Seo Jeong-hyup, the acting mayor of Seoul, said: "The air taxi is a dream of mankind for the future transportation. Urban air mobility services are drawing keen attention as an option to alleviate ground traffic congestions with a huge potential for growth."
In March, EHang announced that it obtained operational flight permit for its EHang 216 from the Civil Aviation Authority of Norway. This is the first operational flight permit for long-term test flights of an AAV model in Europe, laying a solid foundation for future UAM operations in other European Union countries.
The autonomous passenger aircraft of the future can contribute to more efficient transport, particularly in urban areas, and the electric models are a great contribution to the green shift, said Bente Heggedal, head of the section for unmanned aviation of CAA Norway.
"We look forward to EHang demonstrating a well-proven and secure system, so that passenger AAVs can be a safe alternative for passenger transport."
At present, the Norwegian offshore drilling platforms are still using helicopters for various transportation tasks like moving personnel, spare parts, supplies, and oil and gas samples, which are resulting in high costs of fuel and labor.
With key features of safety, automation, vertical takeoff and landing, big payload, centralized management, efficiency, and low cost, the EHang's AAV solution is expected to play a significant role in various tasks, like frequent and point-to-point oil and gas samples delivery, maintenance and inspection, wind power plant servicing, and transportation of radioactive materials.
"In the new wave of the development of the oil industry in Norway, EHang expects to empower the O&G(oil and gas) industry with our AAV technologies to reduce costs and increase efficiencies, and promote the use of green energy", Hu of EHang said.
Moreover, EHang has established a strategic partnership with Lliria, a medium-sized city to the north of the Valencia region in Spain.
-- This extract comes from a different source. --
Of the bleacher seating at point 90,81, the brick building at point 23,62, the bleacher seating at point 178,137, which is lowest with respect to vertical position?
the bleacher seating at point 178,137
The city will be EHang's fourth urban air mobility pilot location globally, following Seville in Spain, Linz in Austria and Guangzhou in China.
It will collaborate with the Lliria City Council to develop a 3D air mobility solution for smart cities and launch a pilot operation program of passenger-grade AAVs designed to explore different application scenarios, including tourism.
In addition, the partners will work together with the Spanish Aviation Safety and Security Agency to establish relevant systems and standards to support this new transportation ecosystem.
They will also co-develop a modernized and integrated AAV command-and-control platform in Lliria for low-altitude airspace and air traffic management, which will integrate the government demands for AAVs in smart city management.
EHang intends to improve logistics delivery efficiency through deploying AAVs and leveraging Lliria's geographic advantages of its proximity to Valencia, one of the important ports in Europe, and its location surrounded by sea, islands and mountains.
"The passenger-carrying drone, which is equipped with very advanced technology, is a new area and will boost technological innovation and development for the whole industry," said Pan Xuefei, a senior analyst at IDC, a market research firm.
But because of the high safety and reliability standards that must be met, such drones will still be subject to strict trials before large-scale commercial operations can start, Pan said.
In January, EHang conducted the first-ever trial flight of the EHang 216 in the United States. The event marked the first flight approval from the US Federal Aviation Administration.
Hu noted that pilotless air taxis have the power to transform everyday life in urban areas since they can reduce pollution, expedite emergency services, and save individuals and businesses time and money through shorter travel times.
The company first unveiled the passenger-grade AAVs at the Consumer Electronics Show in Las Vegas in 2016. The 184 model, which is the world's first AAV, can fly for up to 30 minutes at a maximum cruising speed of 160 kilometers per hour and has an average cruise speed of 100 km/h.